A series of items:

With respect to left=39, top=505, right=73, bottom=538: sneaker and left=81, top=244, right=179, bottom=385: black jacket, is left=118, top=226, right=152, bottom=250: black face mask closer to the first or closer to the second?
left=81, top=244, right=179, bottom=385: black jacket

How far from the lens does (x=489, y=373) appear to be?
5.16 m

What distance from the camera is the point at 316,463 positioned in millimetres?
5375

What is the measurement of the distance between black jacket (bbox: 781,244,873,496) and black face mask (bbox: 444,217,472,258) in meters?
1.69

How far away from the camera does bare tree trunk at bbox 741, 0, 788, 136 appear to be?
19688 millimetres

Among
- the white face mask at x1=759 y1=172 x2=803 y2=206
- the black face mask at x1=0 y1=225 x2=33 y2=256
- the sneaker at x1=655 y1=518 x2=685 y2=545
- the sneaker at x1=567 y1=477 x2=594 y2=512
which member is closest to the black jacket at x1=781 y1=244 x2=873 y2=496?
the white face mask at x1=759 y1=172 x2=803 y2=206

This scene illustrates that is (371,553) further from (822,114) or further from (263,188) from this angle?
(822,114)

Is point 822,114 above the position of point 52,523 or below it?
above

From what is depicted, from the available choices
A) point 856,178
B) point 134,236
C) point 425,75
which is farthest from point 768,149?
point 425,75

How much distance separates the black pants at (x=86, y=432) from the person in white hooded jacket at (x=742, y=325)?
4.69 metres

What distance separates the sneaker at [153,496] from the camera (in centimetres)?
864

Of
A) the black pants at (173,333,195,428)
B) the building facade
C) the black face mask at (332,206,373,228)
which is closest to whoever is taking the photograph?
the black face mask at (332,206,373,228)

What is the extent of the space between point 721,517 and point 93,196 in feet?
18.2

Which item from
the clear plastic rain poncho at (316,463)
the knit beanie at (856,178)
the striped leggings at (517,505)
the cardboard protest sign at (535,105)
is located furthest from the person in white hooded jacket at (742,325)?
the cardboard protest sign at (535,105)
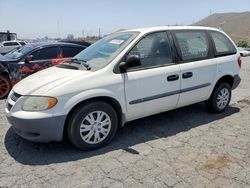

• **PROMPT**: Return verbatim every line from the one containing "What distance separates" through the end of the items above, including both ends. Omit any pictures from your answer.

• **RESPONSE TO THIS EXERCISE**:
What distance separates the sneaker at [153,496] from the camera (in centimetres)?
864

Of
A) the black pants at (173,333,195,428)
B) the building facade
C) the black face mask at (332,206,373,228)
which is closest to whoever is taking the photograph?
the black face mask at (332,206,373,228)

What is the extent of the space between point 721,517 and point 93,196 in feet?
18.2

Which item from
the clear plastic rain poncho at (316,463)
the knit beanie at (856,178)
the striped leggings at (517,505)
the cardboard protest sign at (535,105)
is located furthest from the person in white hooded jacket at (742,325)?
the cardboard protest sign at (535,105)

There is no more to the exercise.